Lahore, arrestati 110 imam: osannavano l’assassinio di Salman Taseer
di Shafique Khokhar

L’arresto è avvenuto nel giorno dell’anniversario della morte dell’ex governatore del Punjab, ucciso perché aveva difeso la cristiana Asia Bibi. Attivisti e persone comuni hanno sfidato le minacce di morte e partecipato alla commemorazione funebre.


Lahore (AsiaNews) – La polizia di Lahore ha arrestato ieri un gruppo di 110 imam mentre festeggiava l’omicidio di Salman Taseer. L’arresto dei religiosi islamici è avvenuto nel giorno del sesto anniversario della morte dell’ex governatore del Punjab, "punito" perché aveva difeso la cristiana Asia Bibi e si era espresso contro la “legge nera” sulla blasfemia.

Ad AsiaNews alcuni attivisti denunciano il clima di fanatismo religioso e la profonda contraddizione presente nel Paese. “Da una parte – afferma Rana Kashif Javed – il governo del Pakistan esprime a gran voce l’intenzione di rendere effettivo il Piano di azione nazionale e riaffermare la supremazia della Costituzione e dello Stato di diritto; dall’altra gli estremisti religiosi scendono in strada e bloccano la capitale della provincia del Punjab, attuando una grave violazione dei diritti umani fondamentali”. Secondo l’attivista, “tutto questo rappresenta una costante minaccia per il nostro Paese”. Gli imam sono stati bloccati e arrestati sul Main Boulevard del quartiere Gulberg, dove stavano inscenando un raduno per celebrare la morte dell’ex governatore.

L’intenzione dei religiosi islamici era quella di bloccare la città e impedire la commemorazione funebre.
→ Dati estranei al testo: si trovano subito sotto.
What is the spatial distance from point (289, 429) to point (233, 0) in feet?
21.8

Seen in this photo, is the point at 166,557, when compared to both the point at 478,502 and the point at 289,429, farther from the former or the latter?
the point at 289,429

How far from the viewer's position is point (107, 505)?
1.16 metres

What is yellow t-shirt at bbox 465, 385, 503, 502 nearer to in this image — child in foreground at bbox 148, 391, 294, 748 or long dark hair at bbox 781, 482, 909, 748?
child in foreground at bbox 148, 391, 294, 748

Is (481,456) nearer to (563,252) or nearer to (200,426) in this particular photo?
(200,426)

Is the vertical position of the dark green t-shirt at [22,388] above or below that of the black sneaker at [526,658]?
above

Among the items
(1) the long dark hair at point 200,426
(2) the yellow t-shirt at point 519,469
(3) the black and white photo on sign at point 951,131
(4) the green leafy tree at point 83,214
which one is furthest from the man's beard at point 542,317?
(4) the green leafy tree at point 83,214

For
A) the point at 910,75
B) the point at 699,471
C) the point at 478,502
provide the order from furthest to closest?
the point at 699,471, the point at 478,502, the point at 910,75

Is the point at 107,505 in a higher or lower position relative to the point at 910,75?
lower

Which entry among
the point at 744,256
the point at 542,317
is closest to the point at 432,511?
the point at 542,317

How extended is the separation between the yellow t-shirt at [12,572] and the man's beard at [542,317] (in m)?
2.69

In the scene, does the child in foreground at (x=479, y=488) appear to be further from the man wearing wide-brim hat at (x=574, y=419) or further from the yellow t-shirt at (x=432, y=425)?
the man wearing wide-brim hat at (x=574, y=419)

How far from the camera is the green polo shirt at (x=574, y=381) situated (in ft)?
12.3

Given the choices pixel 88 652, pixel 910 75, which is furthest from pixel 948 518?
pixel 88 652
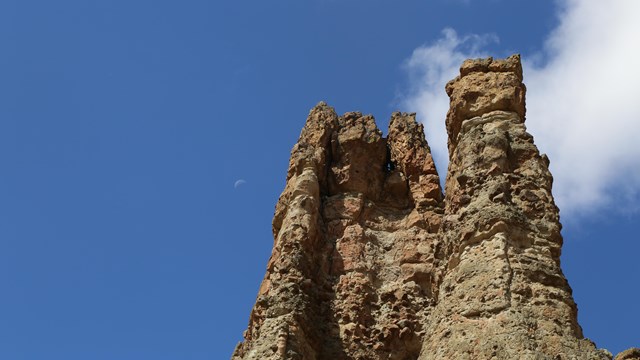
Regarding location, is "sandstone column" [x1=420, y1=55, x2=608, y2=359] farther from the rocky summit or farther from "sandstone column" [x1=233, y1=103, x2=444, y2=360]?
"sandstone column" [x1=233, y1=103, x2=444, y2=360]

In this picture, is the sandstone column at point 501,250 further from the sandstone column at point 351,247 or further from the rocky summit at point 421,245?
the sandstone column at point 351,247

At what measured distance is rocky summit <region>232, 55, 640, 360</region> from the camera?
15.8 metres

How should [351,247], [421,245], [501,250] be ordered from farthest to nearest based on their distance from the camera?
[351,247]
[421,245]
[501,250]

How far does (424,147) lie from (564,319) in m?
10.6

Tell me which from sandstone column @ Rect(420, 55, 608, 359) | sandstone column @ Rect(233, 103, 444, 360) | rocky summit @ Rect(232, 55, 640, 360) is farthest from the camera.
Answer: sandstone column @ Rect(233, 103, 444, 360)

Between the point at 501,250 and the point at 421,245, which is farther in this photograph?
the point at 421,245

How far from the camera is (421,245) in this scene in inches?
891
Sfidando le minacce dei radicali, attivisti e altre persone comuni si sono riuniti invece a poche decine di chilometri di distanza, nella zona di Lalik Chowk.

Syeda Deep, l’organizzatore della veglia, riferisce che i partecipanti hanno sventolato cartelloni, intonato slogan e acceso candele contro il terrorismo e il fondamentalismo religioso. “Sono venuti qui – dice – nonostante le minacce di morte e hanno ribadito che non si faranno sopraffare dalla paura dei mullah neo fascisti”.

Samson Salamat, presidente cristiano del Rawadari Tehreek Movement (Movimento per la tolleranza), afferma: “A Lahore l’intolleranza religiosa ha raggiunto i massimi livelli mentre gli islamici chiedevano di bloccare la veglia funebre. Tutto ciò è ridicolo, se si considera che Mumtaz Qadri, l’assassino reo confesso di Salman Taseer, è stato ritenuto colpevole dalla legge dello Stato e impiccato”. Ciò che hanno tentato di fare gli imam, continua, “è una grave violazione delle libertà e dei diritti fondamentali. La cosa ancora più grave è che tutto ciò avviene in presenza di una Piano d’azione nazionale che chiede in modo chiaro a governo e istituzioni di fermare tali attività”. Salamat ritiene che il Pakistan “non sarà un Paese pacifico fino a quando lo Stato stesso non attuerà azioni risolute contro i gruppi militanti che commettono ‘crimini di odio’ e diffondono l’intolleranza nella società”.

L’ex governatore del Punjab, dice in conclusione Kashif Javed, “era un governante onesto. È un atto incostituzionale il modo in cui la sua famiglia e altri suoi sostenitori [il figlio è stato colpito da una fatwa per aver chiesto di pregare per coloro che sono stati incolpati ingiustamente di blasfemia, ndr], che difendono la legge, la pace, la tolleranza e l’uguaglianza, sono presi di mira”.